--- Provided passage ---

The world has never witnessed changes as enormous as it experienced in the last 100 years. In an article titled ‘World Politics 100 years after the Paris Peace Conference,’ published in the January 2019 special issue of International Affairs (London), the authors Margaret MacMillan, Anand Menon and Patrick Quinton-Brown draw parallels between the year 1919 and 2019 and examine in detail how the world changed in the last 100 years.
How the world transformed in the last 100 years in terms of demography, environment, geography, geopolitics, resources, art of war and global affairs needs to be analysed in some detail.
Following the end of World War I, with the signing of an armistice between Germany and the Allies in November 1918, the Paris Peace Conference opened on January 18, 1919 and led to the signing of the Treaty of Versailles on June 28, 1919 between the vanquished Germany and the victorious allied powers. It is rightly argued that the seeds of the World War II were planted in the harsh clauses of the Treaty of Versailles, which triggered the rise of the Nazi Socialist Party led by Adolf Hitler. If 16 million people were killed during World War I, in World War II, 50 million people perished, out of which 20 million were killed in the then Soviet Union.
Despite being the world’s sixth populous country, Pakistan still lags far behind in shaping world policies. In an era of staggering and swift changes, its share in the global knowledge economy remains meagre. Can this be addressed?
The most fundamental change which took place in 1919 was in the realm of diplomacy, which led to the formation of the world’s first international organisation, the League of Nations. The League, despite its shortcomings, expedited the process of decolonisation through its mandates’ system.
It was also in 1919 that the Paris Peace Conference and the emergence of the League of Nations gave birth to International Relations (IR) as a separate field of study. Edward Hallett Carr, an English historian, came up with his pioneering work International Relations between the Two World Wars, 1919-1939, first published in 1947, in which he vividly explained how IR emerged from the fields of history and political science as a separate discipline. The realist-idealist debate, which got an impetus after the end of World War I, further enriched the field of IR by including sub fields of international law, international organisations, foreign policy, area studies, refugee and migration studies, peace, security, conflict and environmental studies.

--- Data for the task ---

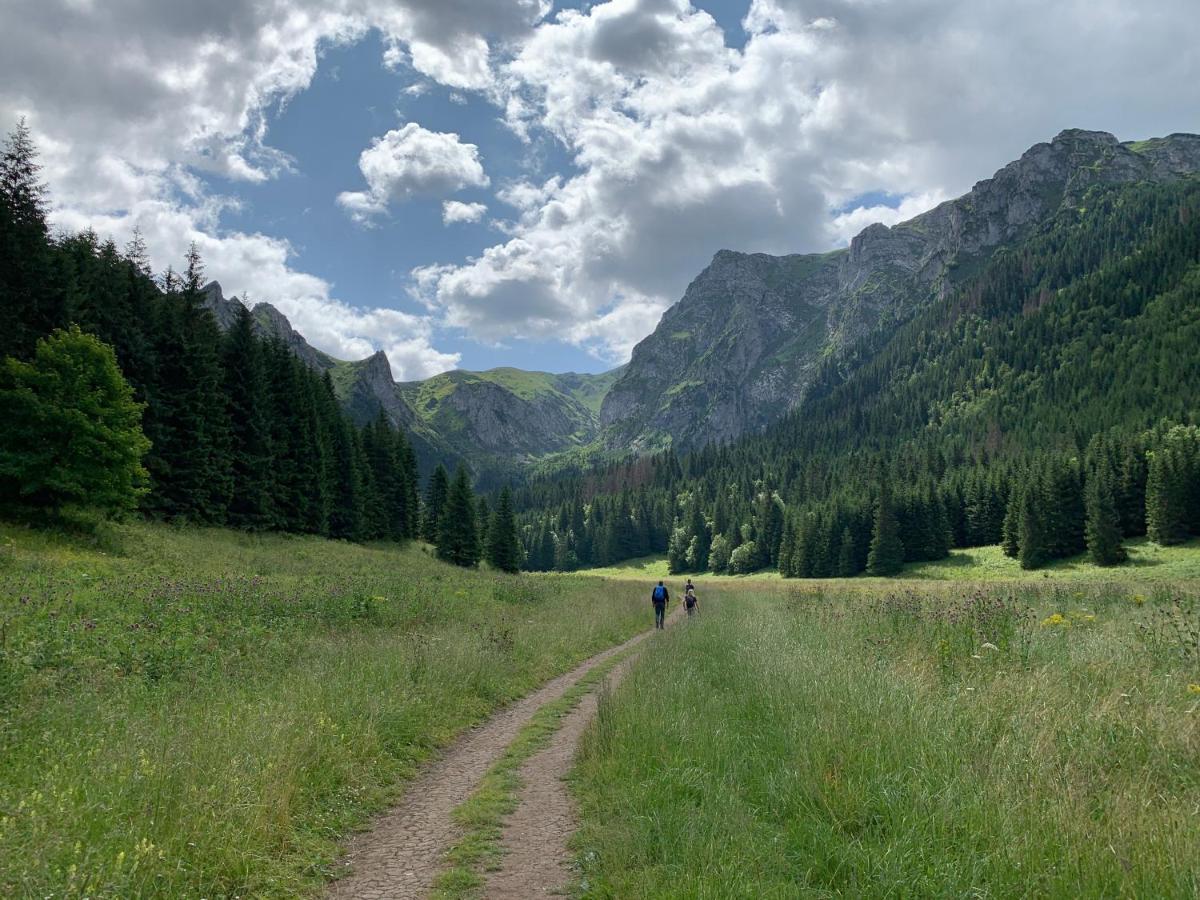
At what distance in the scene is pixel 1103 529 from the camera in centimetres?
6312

---
--- Data for the task ---

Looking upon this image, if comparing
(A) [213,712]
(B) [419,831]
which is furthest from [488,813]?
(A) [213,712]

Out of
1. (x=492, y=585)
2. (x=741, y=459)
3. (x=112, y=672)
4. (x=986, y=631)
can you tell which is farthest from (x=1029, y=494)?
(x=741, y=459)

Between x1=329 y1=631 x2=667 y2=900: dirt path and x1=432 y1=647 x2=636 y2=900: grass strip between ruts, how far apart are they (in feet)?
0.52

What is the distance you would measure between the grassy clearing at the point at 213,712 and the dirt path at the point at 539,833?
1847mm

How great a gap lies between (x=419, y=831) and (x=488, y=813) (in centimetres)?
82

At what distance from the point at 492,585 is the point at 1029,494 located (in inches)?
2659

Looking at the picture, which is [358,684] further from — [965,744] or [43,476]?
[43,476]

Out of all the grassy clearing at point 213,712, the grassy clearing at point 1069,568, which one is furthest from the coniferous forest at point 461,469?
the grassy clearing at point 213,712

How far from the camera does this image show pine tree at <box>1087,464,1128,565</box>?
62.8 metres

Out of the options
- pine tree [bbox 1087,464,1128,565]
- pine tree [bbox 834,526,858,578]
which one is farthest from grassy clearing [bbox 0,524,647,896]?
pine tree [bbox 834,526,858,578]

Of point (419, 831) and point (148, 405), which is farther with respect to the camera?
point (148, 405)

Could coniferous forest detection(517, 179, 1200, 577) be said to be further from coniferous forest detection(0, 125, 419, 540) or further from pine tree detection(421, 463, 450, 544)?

---
--- Data for the task ---

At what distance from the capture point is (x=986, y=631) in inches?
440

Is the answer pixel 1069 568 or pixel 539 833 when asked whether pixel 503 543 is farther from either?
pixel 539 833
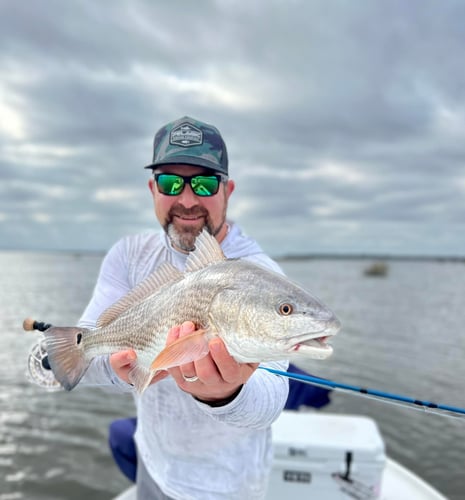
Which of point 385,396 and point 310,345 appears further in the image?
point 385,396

---

Exercise set>
(a) Quote the article on the last 100 years of world politics word for word, from "Following the end" up to and including "then Soviet Union.".
(b) Rewrite the entries from the line with "Between x1=329 y1=631" up to and including the line with "62.8 metres", swapping "dirt path" for "dirt track" and keeping everything else the same. Give only those lines.

Responses>
(a)
Following the end of World War I, with the signing of an armistice between Germany and the Allies in November 1918, the Paris Peace Conference opened on January 18, 1919 and led to the signing of the Treaty of Versailles on June 28, 1919 between the vanquished Germany and the victorious allied powers. It is rightly argued that the seeds of the World War II were planted in the harsh clauses of the Treaty of Versailles, which triggered the rise of the Nazi Socialist Party led by Adolf Hitler. If 16 million people were killed during World War I, in World War II, 50 million people perished, out of which 20 million were killed in the then Soviet Union.

(b)
Between x1=329 y1=631 x2=667 y2=900: dirt track and x1=432 y1=647 x2=636 y2=900: grass strip between ruts, how far apart are they (in feet)?
0.52

What is the distance you would measure between the grassy clearing at the point at 213,712 and the dirt track at the point at 539,833?
1847mm

How great a gap lies between (x=419, y=831) and (x=488, y=813) (in centimetres)?
82

At what distance from the point at 492,585 is the point at 1029,494 located (in inches)?
2659

Looking at the picture, which is [358,684] further from — [965,744] or [43,476]?
[43,476]

Out of all the grassy clearing at point 213,712, the grassy clearing at point 1069,568, which one is furthest from the coniferous forest at point 461,469?
the grassy clearing at point 213,712

How far from the camera does this image show pine tree at <box>1087,464,1128,565</box>?
62.8 metres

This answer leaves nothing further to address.